I’ve blogged about this a couple of times before [here and here, for starters], but this is, alas, an issue that is not going away. The federal government appears to have decided that the best way to control unlawful conduct on the Net is to use the technique of “domain name seizure” – using some variant of the criminal forfeiture laws to proceed against alleged wrongdoers by persuading a court to “seize” their domain names — that is, to order their domain name registry or registrar to pull the name from the database so that, Internet-wide, a request for the website at that URL will come back empty.
It is a nightmarish scenario (literally), and we should all be up in arms about it. I’ve never paid much attention, to be candid, to the law of criminal forfeiture – but I’m going to start now. If you want a sense of what “law” looks like in a regime like this – where prosecutors can waltz into a judge’s chambers without the inconvenience of having a lawyer on the other side, or even a defendant that has notice that there’s a proceeding against him/her, and walk out with an order that makes your website vanish from the Internet; a regime under which you can wake up one morning and find that you have been “disappeared” without anyone having even given you any advance notice that you were in trouble with the law — take a look at some of the documents filed in the case of the Rojadirect.com website. [The case, in the Southern District of NY, is captioned “Puerto 80 Projects v. US,” — the facts are nicely summarized in this brief, and a collection of related documents can be found here]. Prof. Mark Lemley is representing the owner of the seized domains, which is encouraging – Lemley’s an outstanding lawyer, and the court will hear good arguments why the seizure process is both outrageous and unconstitutional. Lemley and I (along with Dave Levine) co-authored a Law Professors’ Letter in opposition to Senator Leahy’s “Protect-IP Act”, which would authorize these seizures in cases where the feds have evidence that a site is “dedicated to [copyright or trademark] infringing conduct.” The Letter (on which we collected over 100 signatories) is posted here.

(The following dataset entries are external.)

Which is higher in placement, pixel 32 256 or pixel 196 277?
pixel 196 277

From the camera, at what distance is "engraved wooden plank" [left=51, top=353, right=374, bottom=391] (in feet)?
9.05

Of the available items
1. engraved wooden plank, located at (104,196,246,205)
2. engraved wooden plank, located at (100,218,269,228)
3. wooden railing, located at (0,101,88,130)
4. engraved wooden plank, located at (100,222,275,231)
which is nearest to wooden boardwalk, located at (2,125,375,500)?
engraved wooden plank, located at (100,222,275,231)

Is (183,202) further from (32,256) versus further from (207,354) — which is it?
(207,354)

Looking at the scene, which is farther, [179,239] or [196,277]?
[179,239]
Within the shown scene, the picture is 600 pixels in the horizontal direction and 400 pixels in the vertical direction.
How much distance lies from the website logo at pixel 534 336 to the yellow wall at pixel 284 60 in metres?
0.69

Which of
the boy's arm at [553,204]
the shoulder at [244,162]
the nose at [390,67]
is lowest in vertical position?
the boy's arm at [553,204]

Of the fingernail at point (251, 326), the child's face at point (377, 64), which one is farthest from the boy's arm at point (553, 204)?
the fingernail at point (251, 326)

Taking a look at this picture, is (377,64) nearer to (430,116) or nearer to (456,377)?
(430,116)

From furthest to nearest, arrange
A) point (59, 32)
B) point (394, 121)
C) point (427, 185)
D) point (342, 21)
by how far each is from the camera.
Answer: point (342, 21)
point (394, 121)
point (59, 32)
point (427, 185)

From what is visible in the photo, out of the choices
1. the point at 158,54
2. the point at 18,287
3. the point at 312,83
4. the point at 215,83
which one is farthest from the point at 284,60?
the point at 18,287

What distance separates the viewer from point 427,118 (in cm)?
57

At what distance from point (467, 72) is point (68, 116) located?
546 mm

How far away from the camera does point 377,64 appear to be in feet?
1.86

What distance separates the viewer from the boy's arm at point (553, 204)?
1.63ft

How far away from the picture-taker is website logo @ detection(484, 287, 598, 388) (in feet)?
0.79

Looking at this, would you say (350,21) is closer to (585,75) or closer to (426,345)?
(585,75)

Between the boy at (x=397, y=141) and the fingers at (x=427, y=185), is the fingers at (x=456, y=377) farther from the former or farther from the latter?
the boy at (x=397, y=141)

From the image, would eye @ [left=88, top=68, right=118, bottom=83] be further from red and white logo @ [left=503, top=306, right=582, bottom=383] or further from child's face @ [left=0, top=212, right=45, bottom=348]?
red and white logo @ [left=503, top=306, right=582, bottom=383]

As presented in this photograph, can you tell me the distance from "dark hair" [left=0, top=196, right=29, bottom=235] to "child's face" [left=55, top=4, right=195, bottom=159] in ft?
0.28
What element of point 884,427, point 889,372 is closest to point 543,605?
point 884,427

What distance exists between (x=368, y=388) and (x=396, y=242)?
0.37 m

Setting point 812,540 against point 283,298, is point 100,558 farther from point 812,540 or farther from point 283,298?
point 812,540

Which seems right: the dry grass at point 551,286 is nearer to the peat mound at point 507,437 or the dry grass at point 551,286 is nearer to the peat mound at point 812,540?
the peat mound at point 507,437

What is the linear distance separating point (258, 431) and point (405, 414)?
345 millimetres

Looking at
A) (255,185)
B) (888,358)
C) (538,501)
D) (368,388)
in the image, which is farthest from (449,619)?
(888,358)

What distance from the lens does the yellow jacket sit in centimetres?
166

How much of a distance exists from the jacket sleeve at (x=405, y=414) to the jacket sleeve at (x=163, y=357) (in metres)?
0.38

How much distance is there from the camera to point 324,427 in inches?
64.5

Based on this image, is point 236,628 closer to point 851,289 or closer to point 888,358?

As it happens, I reread Kafka’s “The Trial” this summer, in a wonderful and highly recommended new translation by Breon Mitchell. It turns out that it’s actually quite hilarious – as in laugh-out-loud funny. I recall reading once that Kafka used to read his stuff out loud for friends and that they’d all end up laughing hysterically – same for Chekhov — but I never really understood how that could be true until I read this version.
But if we reserve the adjective “Kafkaesque” for the truly dark side of the developments he describes – that dreamlike terror that comes from having sinister forces in the State apparatus focused on your destruction and having no way to find out why, or what you can do about it — I think a world in which prosecutors are routinely proceeding in this way merits use of the term.